Test with feature extraction (from project root):
```bash
uv run python extract_features_direct.py problem_filtered/YourProblem instance.dzn
```

**Your converter MUST**:
- Successfully load the JSON file
- Build a valid NetworkX graph
- Have all nodes with `type` (0, 1, or 2) and `weight` [0,1]
- Have all edges with `weight` [0,1]
- Output "Graph built: X nodes, Y edges" when run standalone

Check that:
- The converter runs without errors on at least one instance
- Harder instances have higher density or more conflicts
- Graph size scales with problem size
- Weights make semantic sense

## Version Tracking

**IMPORTANT: Include the prompt version in your converter!**

Every converter MUST include a comment specifying which version of this prompt was used:
```python
"""
Graph converter for [Problem Name] problem.
Created using subagent_prompt.md version: v_02
...
"""
```

This helps track improvements and debug issues across different converter generations.

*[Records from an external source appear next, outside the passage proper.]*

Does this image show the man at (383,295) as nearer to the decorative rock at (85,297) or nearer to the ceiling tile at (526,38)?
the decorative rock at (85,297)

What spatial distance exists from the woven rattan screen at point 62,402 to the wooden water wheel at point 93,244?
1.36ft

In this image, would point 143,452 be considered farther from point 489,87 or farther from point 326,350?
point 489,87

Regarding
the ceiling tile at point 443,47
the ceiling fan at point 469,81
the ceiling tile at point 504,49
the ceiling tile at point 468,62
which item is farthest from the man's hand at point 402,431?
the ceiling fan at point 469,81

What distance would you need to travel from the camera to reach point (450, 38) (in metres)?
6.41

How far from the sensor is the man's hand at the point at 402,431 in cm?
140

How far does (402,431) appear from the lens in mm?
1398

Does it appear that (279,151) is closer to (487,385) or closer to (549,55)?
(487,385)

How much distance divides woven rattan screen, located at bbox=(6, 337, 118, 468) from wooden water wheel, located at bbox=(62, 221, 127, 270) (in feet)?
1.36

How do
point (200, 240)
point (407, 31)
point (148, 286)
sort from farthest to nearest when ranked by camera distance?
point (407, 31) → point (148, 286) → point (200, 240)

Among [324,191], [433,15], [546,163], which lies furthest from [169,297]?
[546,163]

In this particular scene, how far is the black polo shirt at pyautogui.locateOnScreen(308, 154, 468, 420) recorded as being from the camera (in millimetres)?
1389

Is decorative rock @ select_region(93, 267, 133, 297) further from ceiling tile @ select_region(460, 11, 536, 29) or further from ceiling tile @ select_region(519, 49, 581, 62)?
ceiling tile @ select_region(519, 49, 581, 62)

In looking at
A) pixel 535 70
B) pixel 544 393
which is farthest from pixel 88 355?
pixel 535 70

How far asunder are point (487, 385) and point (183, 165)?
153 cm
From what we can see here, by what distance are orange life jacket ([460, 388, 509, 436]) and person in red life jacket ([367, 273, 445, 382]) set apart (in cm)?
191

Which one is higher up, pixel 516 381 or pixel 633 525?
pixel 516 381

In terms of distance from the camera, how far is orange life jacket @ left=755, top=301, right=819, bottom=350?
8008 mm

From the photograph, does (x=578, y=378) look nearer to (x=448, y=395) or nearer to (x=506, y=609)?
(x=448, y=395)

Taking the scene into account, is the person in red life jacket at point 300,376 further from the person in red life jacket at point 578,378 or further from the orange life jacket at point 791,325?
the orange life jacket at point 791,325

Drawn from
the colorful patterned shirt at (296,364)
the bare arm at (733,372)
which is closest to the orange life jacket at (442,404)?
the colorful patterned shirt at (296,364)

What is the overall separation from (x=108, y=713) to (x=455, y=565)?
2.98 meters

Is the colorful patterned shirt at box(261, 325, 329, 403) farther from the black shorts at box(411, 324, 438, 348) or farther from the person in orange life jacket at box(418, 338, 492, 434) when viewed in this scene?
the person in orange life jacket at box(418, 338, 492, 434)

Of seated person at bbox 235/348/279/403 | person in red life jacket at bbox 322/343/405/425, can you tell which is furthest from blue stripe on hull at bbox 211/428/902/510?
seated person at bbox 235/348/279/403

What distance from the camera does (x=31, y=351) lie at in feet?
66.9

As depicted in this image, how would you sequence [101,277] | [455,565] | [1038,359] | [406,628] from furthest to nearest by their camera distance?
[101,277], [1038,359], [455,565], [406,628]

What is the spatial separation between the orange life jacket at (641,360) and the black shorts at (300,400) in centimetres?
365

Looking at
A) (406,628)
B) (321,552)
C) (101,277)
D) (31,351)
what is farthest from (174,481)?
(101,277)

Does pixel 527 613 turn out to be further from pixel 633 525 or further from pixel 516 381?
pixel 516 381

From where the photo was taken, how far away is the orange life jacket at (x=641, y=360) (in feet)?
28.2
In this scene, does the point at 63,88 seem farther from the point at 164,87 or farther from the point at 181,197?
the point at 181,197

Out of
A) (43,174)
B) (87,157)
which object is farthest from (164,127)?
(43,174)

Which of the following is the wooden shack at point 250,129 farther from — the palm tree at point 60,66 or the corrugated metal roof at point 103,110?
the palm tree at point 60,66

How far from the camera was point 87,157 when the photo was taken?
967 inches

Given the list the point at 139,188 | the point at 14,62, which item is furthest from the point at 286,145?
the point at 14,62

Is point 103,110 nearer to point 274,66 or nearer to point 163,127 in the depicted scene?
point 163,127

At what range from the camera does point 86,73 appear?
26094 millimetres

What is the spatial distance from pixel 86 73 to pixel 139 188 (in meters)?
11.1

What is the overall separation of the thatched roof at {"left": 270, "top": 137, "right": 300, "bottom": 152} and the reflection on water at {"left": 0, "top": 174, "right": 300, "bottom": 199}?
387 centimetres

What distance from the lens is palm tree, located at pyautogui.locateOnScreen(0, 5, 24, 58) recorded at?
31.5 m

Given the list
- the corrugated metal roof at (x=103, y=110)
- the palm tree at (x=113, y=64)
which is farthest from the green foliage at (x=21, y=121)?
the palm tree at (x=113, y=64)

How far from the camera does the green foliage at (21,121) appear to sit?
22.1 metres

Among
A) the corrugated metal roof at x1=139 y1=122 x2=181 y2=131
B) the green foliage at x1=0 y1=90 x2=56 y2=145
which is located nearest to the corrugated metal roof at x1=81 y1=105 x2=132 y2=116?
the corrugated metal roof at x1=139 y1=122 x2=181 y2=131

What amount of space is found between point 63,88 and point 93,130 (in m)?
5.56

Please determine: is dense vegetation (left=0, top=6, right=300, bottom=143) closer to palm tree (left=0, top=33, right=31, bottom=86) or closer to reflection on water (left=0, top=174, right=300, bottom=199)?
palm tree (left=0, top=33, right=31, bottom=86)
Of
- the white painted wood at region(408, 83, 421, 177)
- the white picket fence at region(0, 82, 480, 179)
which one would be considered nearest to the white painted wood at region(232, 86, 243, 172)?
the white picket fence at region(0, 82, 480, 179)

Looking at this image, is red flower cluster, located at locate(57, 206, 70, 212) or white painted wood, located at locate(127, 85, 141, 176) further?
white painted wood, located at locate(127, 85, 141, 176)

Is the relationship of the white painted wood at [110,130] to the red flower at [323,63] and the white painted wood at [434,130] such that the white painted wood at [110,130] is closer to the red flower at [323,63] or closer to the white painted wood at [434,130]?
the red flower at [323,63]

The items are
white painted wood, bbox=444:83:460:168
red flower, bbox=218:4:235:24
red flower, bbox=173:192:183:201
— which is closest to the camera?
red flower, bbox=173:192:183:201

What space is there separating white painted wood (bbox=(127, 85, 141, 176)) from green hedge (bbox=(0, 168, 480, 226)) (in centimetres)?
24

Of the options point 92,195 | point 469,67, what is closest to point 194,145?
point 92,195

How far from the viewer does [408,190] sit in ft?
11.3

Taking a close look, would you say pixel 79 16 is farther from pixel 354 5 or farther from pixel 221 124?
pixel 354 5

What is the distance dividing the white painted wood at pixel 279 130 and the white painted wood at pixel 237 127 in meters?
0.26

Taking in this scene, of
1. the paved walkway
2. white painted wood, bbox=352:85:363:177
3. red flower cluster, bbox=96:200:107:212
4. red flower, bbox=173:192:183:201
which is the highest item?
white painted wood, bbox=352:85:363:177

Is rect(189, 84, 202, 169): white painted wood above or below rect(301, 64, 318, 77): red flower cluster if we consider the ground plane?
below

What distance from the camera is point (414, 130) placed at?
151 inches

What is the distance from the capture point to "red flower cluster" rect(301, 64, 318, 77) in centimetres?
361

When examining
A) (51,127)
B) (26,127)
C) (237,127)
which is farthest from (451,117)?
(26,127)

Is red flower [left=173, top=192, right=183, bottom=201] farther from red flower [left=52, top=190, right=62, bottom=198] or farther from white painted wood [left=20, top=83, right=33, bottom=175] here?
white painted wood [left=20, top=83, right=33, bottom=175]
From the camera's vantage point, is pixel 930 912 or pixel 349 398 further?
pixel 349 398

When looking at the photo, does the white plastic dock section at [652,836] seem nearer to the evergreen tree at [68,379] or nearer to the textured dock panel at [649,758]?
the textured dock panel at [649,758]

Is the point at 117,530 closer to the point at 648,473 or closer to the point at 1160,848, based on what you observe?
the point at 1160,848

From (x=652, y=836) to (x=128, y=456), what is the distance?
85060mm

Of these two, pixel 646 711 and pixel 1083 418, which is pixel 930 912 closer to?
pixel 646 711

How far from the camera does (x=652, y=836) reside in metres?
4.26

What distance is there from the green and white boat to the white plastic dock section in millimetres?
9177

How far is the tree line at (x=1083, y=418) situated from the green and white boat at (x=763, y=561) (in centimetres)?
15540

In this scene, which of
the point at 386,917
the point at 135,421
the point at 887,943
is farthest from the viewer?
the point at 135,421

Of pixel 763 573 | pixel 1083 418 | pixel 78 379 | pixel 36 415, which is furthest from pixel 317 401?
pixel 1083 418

## Feedback and Environment Issues

**IMPORTANT: Report any issues you encounter!**

If you experience any of the following, document them in `./FEEDBACK.md`:
- Missing Python imports or packages
- Unclear or contradictory instructions
- Environment setup problems
- Testing script failures that seem unrelated to your code
- JSON conversion issues
- MiniZinc model parsing problems
- Any other blockers or confusion

Format for FEEDBACK.md:
```markdown
## Converter: [Problem Name]
### Issue: [Brief description]
**Details**: [Full explanation]
**Suggested Fix**: [If you have one]
---
```

This helps improve the environment and instructions for future converter development.

## Remember

- You're not translating the constraint model literally
- You're capturing the problem's **interaction structure**
- Focus on what influences **solving difficulty**
- Keep it simple - we want patterns that generalize
- **Use the JSON data directly** - no regex parsing needed!

Your domain expertise about what makes this specific problem hard is the key value you provide!